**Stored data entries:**
= Beginning of Section =
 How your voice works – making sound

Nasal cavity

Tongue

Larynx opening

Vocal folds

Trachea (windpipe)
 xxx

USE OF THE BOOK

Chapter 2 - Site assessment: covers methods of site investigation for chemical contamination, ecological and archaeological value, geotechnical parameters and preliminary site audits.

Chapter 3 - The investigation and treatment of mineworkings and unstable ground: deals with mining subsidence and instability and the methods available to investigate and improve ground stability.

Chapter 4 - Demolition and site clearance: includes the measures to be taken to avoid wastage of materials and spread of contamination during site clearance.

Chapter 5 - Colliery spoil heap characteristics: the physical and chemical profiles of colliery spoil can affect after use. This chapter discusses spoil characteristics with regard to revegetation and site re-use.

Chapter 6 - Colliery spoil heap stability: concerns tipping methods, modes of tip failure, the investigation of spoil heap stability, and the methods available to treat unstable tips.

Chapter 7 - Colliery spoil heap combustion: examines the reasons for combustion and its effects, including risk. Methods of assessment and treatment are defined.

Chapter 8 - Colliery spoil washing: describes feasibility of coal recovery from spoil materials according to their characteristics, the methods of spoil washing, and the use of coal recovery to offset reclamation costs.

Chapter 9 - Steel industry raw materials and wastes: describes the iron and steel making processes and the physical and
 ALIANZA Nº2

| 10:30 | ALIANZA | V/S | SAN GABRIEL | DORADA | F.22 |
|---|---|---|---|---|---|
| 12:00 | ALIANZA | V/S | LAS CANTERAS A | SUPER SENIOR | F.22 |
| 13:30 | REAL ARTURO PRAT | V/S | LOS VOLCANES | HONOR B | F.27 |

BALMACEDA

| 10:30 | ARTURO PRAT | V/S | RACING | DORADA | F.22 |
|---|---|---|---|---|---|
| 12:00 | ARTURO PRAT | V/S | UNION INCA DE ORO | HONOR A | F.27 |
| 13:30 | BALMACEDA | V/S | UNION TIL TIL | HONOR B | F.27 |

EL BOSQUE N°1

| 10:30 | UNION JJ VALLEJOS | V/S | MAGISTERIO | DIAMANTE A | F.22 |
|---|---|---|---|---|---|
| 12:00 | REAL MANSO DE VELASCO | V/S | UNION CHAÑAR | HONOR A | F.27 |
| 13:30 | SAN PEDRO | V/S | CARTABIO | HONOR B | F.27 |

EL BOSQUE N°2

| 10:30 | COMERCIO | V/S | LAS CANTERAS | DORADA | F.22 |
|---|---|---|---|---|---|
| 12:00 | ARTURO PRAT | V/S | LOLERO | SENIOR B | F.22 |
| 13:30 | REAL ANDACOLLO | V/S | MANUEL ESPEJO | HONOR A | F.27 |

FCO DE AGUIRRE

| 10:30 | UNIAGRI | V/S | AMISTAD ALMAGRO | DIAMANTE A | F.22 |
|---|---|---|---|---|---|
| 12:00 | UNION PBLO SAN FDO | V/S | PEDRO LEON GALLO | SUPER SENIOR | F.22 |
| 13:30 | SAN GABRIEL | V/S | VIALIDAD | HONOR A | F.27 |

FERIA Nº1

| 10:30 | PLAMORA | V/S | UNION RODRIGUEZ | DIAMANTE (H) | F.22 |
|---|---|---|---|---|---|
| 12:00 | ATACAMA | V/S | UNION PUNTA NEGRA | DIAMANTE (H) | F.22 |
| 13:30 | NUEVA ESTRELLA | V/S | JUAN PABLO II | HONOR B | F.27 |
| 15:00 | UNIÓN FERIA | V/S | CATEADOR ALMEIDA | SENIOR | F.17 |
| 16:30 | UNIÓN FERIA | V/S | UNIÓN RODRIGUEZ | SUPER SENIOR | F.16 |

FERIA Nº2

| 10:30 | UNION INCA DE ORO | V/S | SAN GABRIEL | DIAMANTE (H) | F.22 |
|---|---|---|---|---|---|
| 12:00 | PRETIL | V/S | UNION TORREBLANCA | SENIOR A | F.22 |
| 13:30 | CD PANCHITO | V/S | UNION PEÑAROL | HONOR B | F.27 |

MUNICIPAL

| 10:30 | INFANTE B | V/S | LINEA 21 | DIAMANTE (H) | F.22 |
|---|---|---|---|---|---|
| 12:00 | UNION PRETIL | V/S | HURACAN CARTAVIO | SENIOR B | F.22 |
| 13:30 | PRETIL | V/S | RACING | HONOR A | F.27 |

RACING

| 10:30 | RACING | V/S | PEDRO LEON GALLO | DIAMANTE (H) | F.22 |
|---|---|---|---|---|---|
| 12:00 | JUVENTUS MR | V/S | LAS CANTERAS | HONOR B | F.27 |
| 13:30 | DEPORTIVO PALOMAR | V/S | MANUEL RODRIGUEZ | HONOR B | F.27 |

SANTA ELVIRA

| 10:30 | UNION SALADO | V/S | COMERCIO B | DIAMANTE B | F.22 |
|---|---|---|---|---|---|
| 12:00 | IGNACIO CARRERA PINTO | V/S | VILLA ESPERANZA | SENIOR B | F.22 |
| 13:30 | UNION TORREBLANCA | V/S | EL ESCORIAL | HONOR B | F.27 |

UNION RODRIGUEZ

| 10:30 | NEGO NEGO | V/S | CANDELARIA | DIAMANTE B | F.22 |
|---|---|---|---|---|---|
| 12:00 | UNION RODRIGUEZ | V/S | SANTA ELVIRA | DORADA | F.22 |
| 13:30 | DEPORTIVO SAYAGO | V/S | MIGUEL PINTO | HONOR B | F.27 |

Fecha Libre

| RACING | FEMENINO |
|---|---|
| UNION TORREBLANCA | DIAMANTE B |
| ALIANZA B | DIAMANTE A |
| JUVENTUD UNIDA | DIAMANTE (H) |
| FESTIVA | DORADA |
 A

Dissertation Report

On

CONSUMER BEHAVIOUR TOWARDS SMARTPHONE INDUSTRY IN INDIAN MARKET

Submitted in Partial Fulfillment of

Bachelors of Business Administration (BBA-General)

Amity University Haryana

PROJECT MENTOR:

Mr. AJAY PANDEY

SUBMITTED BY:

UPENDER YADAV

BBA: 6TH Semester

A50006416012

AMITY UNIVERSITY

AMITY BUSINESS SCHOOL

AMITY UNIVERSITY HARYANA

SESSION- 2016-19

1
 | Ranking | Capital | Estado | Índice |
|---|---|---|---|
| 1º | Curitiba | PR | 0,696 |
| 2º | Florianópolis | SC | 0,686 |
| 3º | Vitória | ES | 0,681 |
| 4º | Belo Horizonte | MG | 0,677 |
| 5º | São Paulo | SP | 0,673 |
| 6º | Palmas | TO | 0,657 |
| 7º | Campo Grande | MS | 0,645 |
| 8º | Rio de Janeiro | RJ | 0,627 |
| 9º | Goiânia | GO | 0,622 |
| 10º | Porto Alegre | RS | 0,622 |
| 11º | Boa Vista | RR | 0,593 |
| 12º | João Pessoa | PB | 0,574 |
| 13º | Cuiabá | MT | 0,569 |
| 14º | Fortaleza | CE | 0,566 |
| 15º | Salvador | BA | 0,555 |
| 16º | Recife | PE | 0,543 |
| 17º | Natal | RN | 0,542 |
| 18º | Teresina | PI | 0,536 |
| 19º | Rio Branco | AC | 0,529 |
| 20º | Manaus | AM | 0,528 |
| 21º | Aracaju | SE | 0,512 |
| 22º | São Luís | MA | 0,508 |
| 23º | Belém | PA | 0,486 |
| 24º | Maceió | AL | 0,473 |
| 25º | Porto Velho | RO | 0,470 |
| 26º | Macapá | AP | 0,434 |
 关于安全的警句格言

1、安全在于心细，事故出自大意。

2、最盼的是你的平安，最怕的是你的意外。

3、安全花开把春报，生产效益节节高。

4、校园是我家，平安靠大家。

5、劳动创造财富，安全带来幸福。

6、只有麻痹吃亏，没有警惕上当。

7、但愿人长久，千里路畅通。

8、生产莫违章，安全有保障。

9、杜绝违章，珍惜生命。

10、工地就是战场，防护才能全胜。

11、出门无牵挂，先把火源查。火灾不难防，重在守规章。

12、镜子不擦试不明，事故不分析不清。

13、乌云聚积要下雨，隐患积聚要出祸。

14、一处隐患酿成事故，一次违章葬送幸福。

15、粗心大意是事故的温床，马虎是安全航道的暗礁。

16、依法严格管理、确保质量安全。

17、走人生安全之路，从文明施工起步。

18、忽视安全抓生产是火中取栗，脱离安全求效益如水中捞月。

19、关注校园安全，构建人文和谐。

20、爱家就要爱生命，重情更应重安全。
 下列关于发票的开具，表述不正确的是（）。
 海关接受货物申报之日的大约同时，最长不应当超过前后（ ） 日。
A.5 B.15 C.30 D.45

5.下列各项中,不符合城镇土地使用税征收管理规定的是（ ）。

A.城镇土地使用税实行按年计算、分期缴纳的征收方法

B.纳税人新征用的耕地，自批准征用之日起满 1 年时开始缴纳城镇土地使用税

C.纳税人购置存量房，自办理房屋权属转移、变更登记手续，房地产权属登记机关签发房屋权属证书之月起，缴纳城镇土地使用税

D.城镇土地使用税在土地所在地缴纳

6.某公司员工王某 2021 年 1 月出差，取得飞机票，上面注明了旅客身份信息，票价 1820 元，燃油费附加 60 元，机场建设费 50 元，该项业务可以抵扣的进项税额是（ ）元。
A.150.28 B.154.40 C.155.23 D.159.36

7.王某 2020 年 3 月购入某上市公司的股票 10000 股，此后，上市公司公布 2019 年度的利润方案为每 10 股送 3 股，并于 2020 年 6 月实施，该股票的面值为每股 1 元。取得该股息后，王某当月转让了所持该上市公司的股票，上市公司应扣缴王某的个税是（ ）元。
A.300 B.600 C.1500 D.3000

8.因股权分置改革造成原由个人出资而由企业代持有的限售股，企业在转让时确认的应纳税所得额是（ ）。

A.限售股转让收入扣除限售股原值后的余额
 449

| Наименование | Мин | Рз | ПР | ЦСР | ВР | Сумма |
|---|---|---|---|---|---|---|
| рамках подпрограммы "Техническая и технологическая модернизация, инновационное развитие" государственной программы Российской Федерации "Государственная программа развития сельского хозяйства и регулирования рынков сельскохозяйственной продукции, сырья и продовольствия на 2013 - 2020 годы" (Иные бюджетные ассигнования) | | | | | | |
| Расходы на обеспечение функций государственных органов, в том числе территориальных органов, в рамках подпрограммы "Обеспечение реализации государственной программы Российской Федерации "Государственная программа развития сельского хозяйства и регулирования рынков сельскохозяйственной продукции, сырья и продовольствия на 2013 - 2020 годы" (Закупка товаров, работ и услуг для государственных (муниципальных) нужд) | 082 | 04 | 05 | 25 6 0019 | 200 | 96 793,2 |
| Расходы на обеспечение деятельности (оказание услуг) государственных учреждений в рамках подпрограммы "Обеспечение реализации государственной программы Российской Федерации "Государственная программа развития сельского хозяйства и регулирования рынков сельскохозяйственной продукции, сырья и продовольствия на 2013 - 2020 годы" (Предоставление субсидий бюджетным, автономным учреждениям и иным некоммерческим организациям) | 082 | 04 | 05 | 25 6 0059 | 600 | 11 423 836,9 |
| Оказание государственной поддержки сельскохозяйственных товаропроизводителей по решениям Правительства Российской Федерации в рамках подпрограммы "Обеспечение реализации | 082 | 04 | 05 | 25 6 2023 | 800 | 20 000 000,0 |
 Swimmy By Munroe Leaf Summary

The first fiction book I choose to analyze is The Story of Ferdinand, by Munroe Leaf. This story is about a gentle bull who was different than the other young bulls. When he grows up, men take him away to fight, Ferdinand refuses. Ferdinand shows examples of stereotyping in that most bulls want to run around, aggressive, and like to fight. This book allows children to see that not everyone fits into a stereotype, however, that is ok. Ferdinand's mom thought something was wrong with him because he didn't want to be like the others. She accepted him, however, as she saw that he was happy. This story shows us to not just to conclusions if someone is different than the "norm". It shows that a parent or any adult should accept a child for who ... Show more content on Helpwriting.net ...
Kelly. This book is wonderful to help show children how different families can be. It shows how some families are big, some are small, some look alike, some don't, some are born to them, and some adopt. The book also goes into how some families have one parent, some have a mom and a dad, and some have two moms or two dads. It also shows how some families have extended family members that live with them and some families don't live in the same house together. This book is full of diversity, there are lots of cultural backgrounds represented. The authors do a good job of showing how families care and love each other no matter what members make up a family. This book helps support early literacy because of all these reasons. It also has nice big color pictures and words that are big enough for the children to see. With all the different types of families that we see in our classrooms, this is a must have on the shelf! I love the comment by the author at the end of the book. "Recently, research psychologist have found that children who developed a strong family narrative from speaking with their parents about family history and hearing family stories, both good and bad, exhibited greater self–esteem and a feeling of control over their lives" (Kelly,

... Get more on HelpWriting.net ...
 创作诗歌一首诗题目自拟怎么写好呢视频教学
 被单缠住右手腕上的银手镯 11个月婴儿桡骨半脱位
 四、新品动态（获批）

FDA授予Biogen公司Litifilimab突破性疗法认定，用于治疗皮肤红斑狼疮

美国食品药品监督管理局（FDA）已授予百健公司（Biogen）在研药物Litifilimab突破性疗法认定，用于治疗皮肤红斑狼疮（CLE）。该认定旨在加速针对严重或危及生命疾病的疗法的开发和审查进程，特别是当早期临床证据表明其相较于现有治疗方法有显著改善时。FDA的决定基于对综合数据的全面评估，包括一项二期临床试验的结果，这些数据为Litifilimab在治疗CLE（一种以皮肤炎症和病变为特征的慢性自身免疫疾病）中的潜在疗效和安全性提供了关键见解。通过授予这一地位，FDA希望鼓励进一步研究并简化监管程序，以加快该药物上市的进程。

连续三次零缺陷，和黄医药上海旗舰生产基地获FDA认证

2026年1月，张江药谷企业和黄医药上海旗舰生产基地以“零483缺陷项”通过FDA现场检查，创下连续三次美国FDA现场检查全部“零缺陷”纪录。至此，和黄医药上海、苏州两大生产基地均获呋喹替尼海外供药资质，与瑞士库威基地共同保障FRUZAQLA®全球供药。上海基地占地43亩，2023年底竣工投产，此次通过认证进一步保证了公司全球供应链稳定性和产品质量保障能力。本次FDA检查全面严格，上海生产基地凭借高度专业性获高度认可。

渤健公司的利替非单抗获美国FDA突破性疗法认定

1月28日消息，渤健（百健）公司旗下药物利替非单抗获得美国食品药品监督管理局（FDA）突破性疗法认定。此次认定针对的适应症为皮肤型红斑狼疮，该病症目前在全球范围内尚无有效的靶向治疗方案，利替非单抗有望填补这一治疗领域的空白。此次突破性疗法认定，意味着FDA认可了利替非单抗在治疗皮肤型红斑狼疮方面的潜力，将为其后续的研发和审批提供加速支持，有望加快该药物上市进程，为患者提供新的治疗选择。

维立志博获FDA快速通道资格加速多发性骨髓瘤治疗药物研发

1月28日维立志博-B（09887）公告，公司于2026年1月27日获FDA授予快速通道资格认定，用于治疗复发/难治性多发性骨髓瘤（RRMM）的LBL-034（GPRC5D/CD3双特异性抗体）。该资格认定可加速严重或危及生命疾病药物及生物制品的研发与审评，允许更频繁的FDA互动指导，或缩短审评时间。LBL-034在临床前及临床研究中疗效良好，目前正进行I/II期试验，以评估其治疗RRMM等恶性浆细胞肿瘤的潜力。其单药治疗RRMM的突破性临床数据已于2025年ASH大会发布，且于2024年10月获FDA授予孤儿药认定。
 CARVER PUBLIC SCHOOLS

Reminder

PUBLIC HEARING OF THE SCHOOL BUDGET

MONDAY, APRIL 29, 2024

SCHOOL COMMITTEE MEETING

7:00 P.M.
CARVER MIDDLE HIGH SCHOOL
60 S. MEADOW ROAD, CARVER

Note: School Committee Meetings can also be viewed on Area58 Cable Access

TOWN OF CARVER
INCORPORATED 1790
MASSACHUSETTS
= End of Section =
**The task:** Your answer should consist only of the lines above between the line holding "000 000,0 |" and the line holding "Swimmy By Munroe Leaf Summary", inclusive, each transcribed exactly.

**Response box:**
| Оказание государственной поддержки сельскохозяйственных товаропроизводителей по решениям Правительства Российской Федерации в рамках подпрограммы "Обеспечение реализации | 082 | 04 | 05 | 25 6 2023 | 800 | 20 000 000,0 |
 Swimmy By Munroe Leaf Summary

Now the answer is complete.